Research Article, Geoinfor Geostat An Overview Vol: 12 Issue: 6
Turkey’s Earthquakes: Damage Prediction and Feature Significance Using a Multivariate Analysis
1Nashua High School South, Nashua, New Hampshire, United States of America
2Walnut High School, California, United States of America
*Corresponding Author: Shrey Shah,
Nashua High School South, New Hampshire, United States of America
E-mail: shreyshah1011@gmail.com
Received date: 28 November, 2024 Manuscript No. GIGS-24-153503;
Editor assigned date: 02 December, 2024, PreQC No. GIGS-24-153503 (PQ);
Reviewed date: 16 December, 2024, QC No. GIGS-24-153503;
Revised date: 23 December, 2024, Manuscript No. GIGS-24-153503 (R);
Published date: 30 December, 2024, DOI: 10.4172/2327-4581.1000423.
Citation: Shah S, Lin A (2024) Turkey’s Earthquakes: Damage Prediction and Feature Significance Using a Multivariate Analysis. Geoinfor Geostat: An Overview 12:6.
Abstract
Accurate damage prediction is important for disaster preparedness and response strategies, particularly given the frequent earthquakes in Turkey. Utilizing datasets on earthquake data, infrastructural quality metrics contemporary socioeconomic factors, we tested various machine-learning architectures to forecast death tolls and fatalities per affected population. Our findings indicate that the random forest model provides the most reliable predictions. The model highlights earthquake magnitude and building stability as the primary determinants of damage. This research contributes to the reduction of fatalities in future seismic events in Turkey.

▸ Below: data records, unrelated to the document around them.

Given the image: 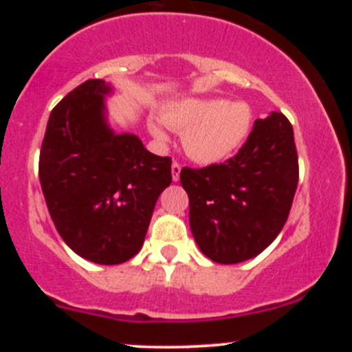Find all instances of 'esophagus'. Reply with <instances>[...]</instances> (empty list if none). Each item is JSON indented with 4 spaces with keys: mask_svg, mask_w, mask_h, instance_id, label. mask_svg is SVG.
<instances>
[{
    "mask_svg": "<svg viewBox=\"0 0 352 352\" xmlns=\"http://www.w3.org/2000/svg\"><path fill=\"white\" fill-rule=\"evenodd\" d=\"M180 170H182V165L179 162H173L172 164V179H173V182H179Z\"/></svg>",
    "mask_w": 352,
    "mask_h": 352,
    "instance_id": "esophagus-1",
    "label": "esophagus"
}]
</instances>
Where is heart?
<instances>
[{
  "mask_svg": "<svg viewBox=\"0 0 352 352\" xmlns=\"http://www.w3.org/2000/svg\"><path fill=\"white\" fill-rule=\"evenodd\" d=\"M253 112L245 102H227L215 98L173 100L151 116L147 131L157 144L170 140L168 129L182 132L184 151L195 162L210 165L228 159L252 131Z\"/></svg>",
  "mask_w": 352,
  "mask_h": 352,
  "instance_id": "1",
  "label": "heart"
}]
</instances>
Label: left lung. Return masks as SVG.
I'll return each mask as SVG.
<instances>
[{"label": "left lung", "mask_w": 352, "mask_h": 352, "mask_svg": "<svg viewBox=\"0 0 352 352\" xmlns=\"http://www.w3.org/2000/svg\"><path fill=\"white\" fill-rule=\"evenodd\" d=\"M180 184L200 252L221 265L254 258L278 236L292 210L298 187L292 124L281 112L256 119L235 157L205 168L184 167Z\"/></svg>", "instance_id": "obj_1"}]
</instances>
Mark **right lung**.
Here are the masks:
<instances>
[{
    "mask_svg": "<svg viewBox=\"0 0 352 352\" xmlns=\"http://www.w3.org/2000/svg\"><path fill=\"white\" fill-rule=\"evenodd\" d=\"M102 79H89L52 109L39 153V180L60 238L98 265L140 252L157 199L172 182L170 157L107 122Z\"/></svg>",
    "mask_w": 352,
    "mask_h": 352,
    "instance_id": "right-lung-1",
    "label": "right lung"
}]
</instances>
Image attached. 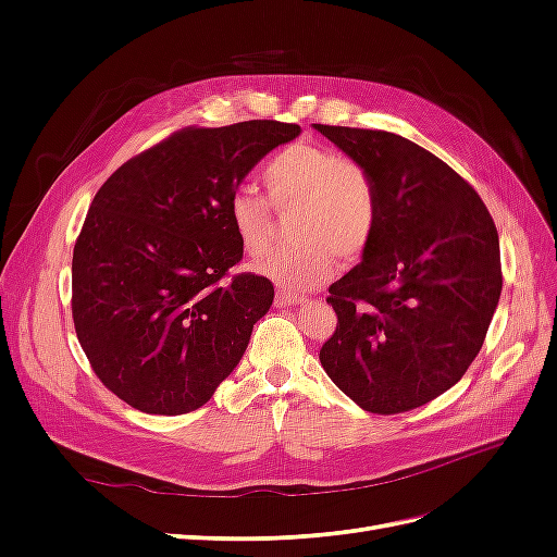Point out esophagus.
I'll return each mask as SVG.
<instances>
[{
    "mask_svg": "<svg viewBox=\"0 0 557 557\" xmlns=\"http://www.w3.org/2000/svg\"><path fill=\"white\" fill-rule=\"evenodd\" d=\"M276 307H297V305H307V297L299 293H290V290H278L276 293Z\"/></svg>",
    "mask_w": 557,
    "mask_h": 557,
    "instance_id": "esophagus-1",
    "label": "esophagus"
}]
</instances>
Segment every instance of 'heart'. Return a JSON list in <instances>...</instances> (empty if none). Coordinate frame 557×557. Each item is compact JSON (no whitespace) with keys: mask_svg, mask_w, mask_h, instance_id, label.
<instances>
[{"mask_svg":"<svg viewBox=\"0 0 557 557\" xmlns=\"http://www.w3.org/2000/svg\"><path fill=\"white\" fill-rule=\"evenodd\" d=\"M262 183L276 209H288L290 246L269 250L256 272L293 290L323 283L334 256L356 260L372 244L379 223L376 185L362 164L318 144H293L267 162ZM230 225L248 256L264 250L272 234V206L256 190L230 197Z\"/></svg>","mask_w":557,"mask_h":557,"instance_id":"heart-1","label":"heart"}]
</instances>
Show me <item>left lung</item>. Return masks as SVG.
<instances>
[{
    "label": "left lung",
    "mask_w": 557,
    "mask_h": 557,
    "mask_svg": "<svg viewBox=\"0 0 557 557\" xmlns=\"http://www.w3.org/2000/svg\"><path fill=\"white\" fill-rule=\"evenodd\" d=\"M362 164L379 223L362 262L330 285L320 364L369 413L432 401L474 362L502 293L499 237L471 185L430 150L381 129L313 125Z\"/></svg>",
    "instance_id": "1"
}]
</instances>
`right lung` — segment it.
Listing matches in <instances>:
<instances>
[{"mask_svg":"<svg viewBox=\"0 0 557 557\" xmlns=\"http://www.w3.org/2000/svg\"><path fill=\"white\" fill-rule=\"evenodd\" d=\"M299 125L185 127L127 160L95 195L72 260V315L95 374L144 413L207 404L274 301L264 276L230 269L244 248L230 197Z\"/></svg>","mask_w":557,"mask_h":557,"instance_id":"1","label":"right lung"}]
</instances>
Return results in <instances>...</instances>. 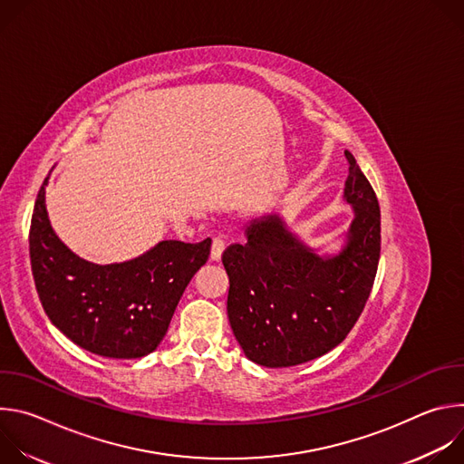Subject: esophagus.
<instances>
[{
  "instance_id": "obj_1",
  "label": "esophagus",
  "mask_w": 464,
  "mask_h": 464,
  "mask_svg": "<svg viewBox=\"0 0 464 464\" xmlns=\"http://www.w3.org/2000/svg\"><path fill=\"white\" fill-rule=\"evenodd\" d=\"M224 249H226V240H224V237H215V238H213V246H211V258H213V260H220Z\"/></svg>"
}]
</instances>
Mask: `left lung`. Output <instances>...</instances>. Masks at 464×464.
Listing matches in <instances>:
<instances>
[{
    "mask_svg": "<svg viewBox=\"0 0 464 464\" xmlns=\"http://www.w3.org/2000/svg\"><path fill=\"white\" fill-rule=\"evenodd\" d=\"M345 158L343 198L354 220L338 255H315L279 215L249 222L246 242L222 255L233 334L258 365L292 367L333 351L369 299L380 260V206L354 156L345 150Z\"/></svg>",
    "mask_w": 464,
    "mask_h": 464,
    "instance_id": "left-lung-1",
    "label": "left lung"
}]
</instances>
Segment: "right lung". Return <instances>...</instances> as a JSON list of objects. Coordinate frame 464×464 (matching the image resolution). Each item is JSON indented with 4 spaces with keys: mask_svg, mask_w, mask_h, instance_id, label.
<instances>
[{
    "mask_svg": "<svg viewBox=\"0 0 464 464\" xmlns=\"http://www.w3.org/2000/svg\"><path fill=\"white\" fill-rule=\"evenodd\" d=\"M44 179L29 231L31 270L51 323L79 347L104 358H141L156 351L192 276L209 258L211 238L163 240L138 258L88 262L54 235Z\"/></svg>",
    "mask_w": 464,
    "mask_h": 464,
    "instance_id": "right-lung-1",
    "label": "right lung"
}]
</instances>
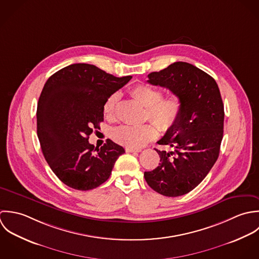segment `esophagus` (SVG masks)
<instances>
[{
	"instance_id": "1",
	"label": "esophagus",
	"mask_w": 259,
	"mask_h": 259,
	"mask_svg": "<svg viewBox=\"0 0 259 259\" xmlns=\"http://www.w3.org/2000/svg\"><path fill=\"white\" fill-rule=\"evenodd\" d=\"M126 152H128V153H139V152H141V149H135V148H126Z\"/></svg>"
}]
</instances>
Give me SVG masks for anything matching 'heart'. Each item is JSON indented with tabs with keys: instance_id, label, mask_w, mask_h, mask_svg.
I'll use <instances>...</instances> for the list:
<instances>
[{
	"instance_id": "obj_1",
	"label": "heart",
	"mask_w": 259,
	"mask_h": 259,
	"mask_svg": "<svg viewBox=\"0 0 259 259\" xmlns=\"http://www.w3.org/2000/svg\"><path fill=\"white\" fill-rule=\"evenodd\" d=\"M131 96L147 108V118L155 122L142 126L122 125L112 131L113 139L126 147L139 148L155 139L158 127L163 132L171 130L178 122L182 112V100L177 94L162 97L160 88L148 84H138L130 90ZM119 103V94L113 93L105 101L103 113L107 119H113Z\"/></svg>"
}]
</instances>
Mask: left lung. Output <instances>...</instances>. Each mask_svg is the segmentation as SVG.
Listing matches in <instances>:
<instances>
[{"mask_svg": "<svg viewBox=\"0 0 259 259\" xmlns=\"http://www.w3.org/2000/svg\"><path fill=\"white\" fill-rule=\"evenodd\" d=\"M147 82L180 96L182 112L177 124L157 142L159 166L144 172L147 184L159 194L177 197L193 190L216 162L223 138L224 107L215 80L199 68L175 62L152 72Z\"/></svg>", "mask_w": 259, "mask_h": 259, "instance_id": "left-lung-1", "label": "left lung"}]
</instances>
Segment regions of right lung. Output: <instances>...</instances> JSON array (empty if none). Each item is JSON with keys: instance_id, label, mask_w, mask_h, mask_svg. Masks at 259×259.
Wrapping results in <instances>:
<instances>
[{"instance_id": "obj_1", "label": "right lung", "mask_w": 259, "mask_h": 259, "mask_svg": "<svg viewBox=\"0 0 259 259\" xmlns=\"http://www.w3.org/2000/svg\"><path fill=\"white\" fill-rule=\"evenodd\" d=\"M131 78L78 63L59 70L44 85L37 107V134L47 163L67 186L83 191L100 186L125 153L110 139L100 148L88 139L104 120L107 98Z\"/></svg>"}]
</instances>
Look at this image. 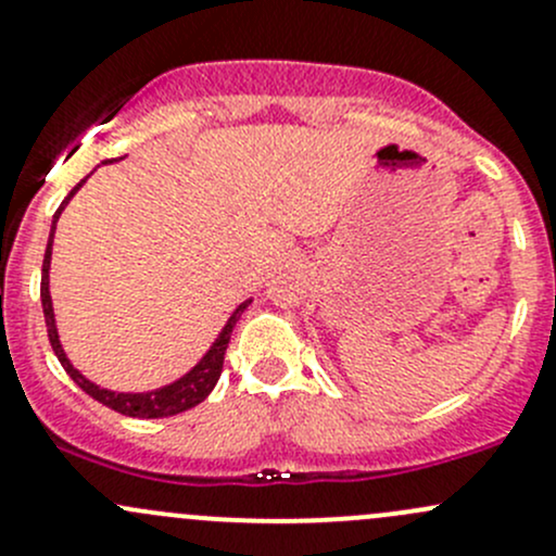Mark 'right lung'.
Returning a JSON list of instances; mask_svg holds the SVG:
<instances>
[{
    "instance_id": "1",
    "label": "right lung",
    "mask_w": 556,
    "mask_h": 556,
    "mask_svg": "<svg viewBox=\"0 0 556 556\" xmlns=\"http://www.w3.org/2000/svg\"><path fill=\"white\" fill-rule=\"evenodd\" d=\"M83 182H86V179H83ZM80 185H75V188H72V193L66 195L64 201H61V210H64V206L70 204V199H72V195H75V190L80 188ZM61 210L53 215V226H50V239H48V247H45L42 282H39V299H42V312H45V325H48L50 346H53L55 357H59V363H61V366H64V371L72 377V382L80 387L83 392H88V395H91L93 401L104 403L106 408H112V412H117V414H126V417H139V419L174 417V414H182V412H188V408L199 406V403L204 401V397L210 395L212 390H215L217 379H220L223 361H226V350H228V341H231L233 325L239 323V317H242V312L247 309V306H250V301H244L242 306H237V312H233L231 317H228L226 328H223V333L217 336V341H215V344H212V350L206 352L204 357H201L199 366H195L193 371L185 374L182 379H177V382H174V384L161 387V390H155V392H142V395H126V392L102 390V387L88 382V379L83 377V374L77 371V368H72V363L66 361L64 350H61V344H59V333H55L53 304H50V290H48V268H50V250H53L55 220H59Z\"/></svg>"
}]
</instances>
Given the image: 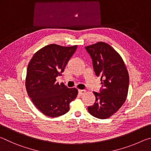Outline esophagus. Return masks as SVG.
Instances as JSON below:
<instances>
[{"instance_id":"34e87169","label":"esophagus","mask_w":151,"mask_h":151,"mask_svg":"<svg viewBox=\"0 0 151 151\" xmlns=\"http://www.w3.org/2000/svg\"><path fill=\"white\" fill-rule=\"evenodd\" d=\"M78 93L81 95H83V94H85L86 93V91L85 90H78Z\"/></svg>"}]
</instances>
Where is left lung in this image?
<instances>
[{
    "label": "left lung",
    "mask_w": 151,
    "mask_h": 151,
    "mask_svg": "<svg viewBox=\"0 0 151 151\" xmlns=\"http://www.w3.org/2000/svg\"><path fill=\"white\" fill-rule=\"evenodd\" d=\"M92 58L94 73L101 76L102 90L94 92L95 103L88 107L91 115L106 119L119 111L126 101L129 75L121 56L111 45L103 42L85 47Z\"/></svg>",
    "instance_id": "left-lung-1"
}]
</instances>
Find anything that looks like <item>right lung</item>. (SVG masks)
<instances>
[{
  "instance_id": "right-lung-1",
  "label": "right lung",
  "mask_w": 151,
  "mask_h": 151,
  "mask_svg": "<svg viewBox=\"0 0 151 151\" xmlns=\"http://www.w3.org/2000/svg\"><path fill=\"white\" fill-rule=\"evenodd\" d=\"M77 45L45 46L35 53L28 65L25 86L28 95L39 111L50 117H57L69 111V104L76 99L78 90L56 83Z\"/></svg>"
}]
</instances>
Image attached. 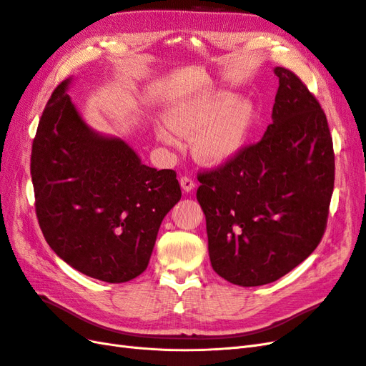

Keywords: Earthquakes; Natural disasters; Modified mercalli intensity; Peak ground acceleration
Introduction
Earthquakes serve as one of the most catastrophic natural disasters, claiming over 61,000 lives in 2023 alone [1,2]. Turkey, in particular, is struck by thousands of earthquakes annually because of the multiple major seismic fault lines running through its geography. Most notably, the recent 2023 Turkey-Syria earthquakes, of magnitudes 7.8 and 7.7, killed a confirmed 53,537 people [3]. Recent predictive models, such as the RECAST model, excel at forecasting future earthquakes, along with information such as power level, location time of formation [4]. However, in order to better prepare earthquake utilizing strategies, it is necessary to predict the damage outcome and feature significance of these earthquakes. Our study bridges the gap in understanding earthquake damage by predicting its severity based on major influencing factors such as building stability, earthquake depth population density per province. We also seek to determine the significance of these factors in contributing to the overall destruction caused by earthquakes. The primary objective of this research is to formulate a model that accurately predicts the death toll and fatalities per affected population in Turkish earthquakes by testing various machine learning architectures and using the most accurate one to assess the significance of each factor, thereby enhancing earthquake preparedness and resistance.
Materials and Methods
In our study, we analyzed four datasets of earthquakes occurring prior to 1950, each containing information on magnitude, earthquake depth (km), Modified Mercalli Intensity (MMI) or shaking intensity of earthquakes, death toll epicenter coordinates [5-8]. Additionally, we integrated a 2022 dataset on factors for each province in Turkey by matching epicenter coordinates with provinces [9,10].
Data sets of earthquakes
The factors used are population density, structural integrity and stability based on age, design, etc., of building and the susceptibility of buildings to earthquake damage [11]. We selected these variables since variations in them were hypothesized to influence death tolls. Our study requires two sets of machine learning models: One using death toll as the output variable and the other using death per capita of the affected population. Total deaths are useful in predicting the number of deaths from an upcoming earthquake in a specific region to help in immediate disaster response and resource allocation. Deaths per capita can be used for comparing the effectiveness of building codes and other infrastructural features more directly.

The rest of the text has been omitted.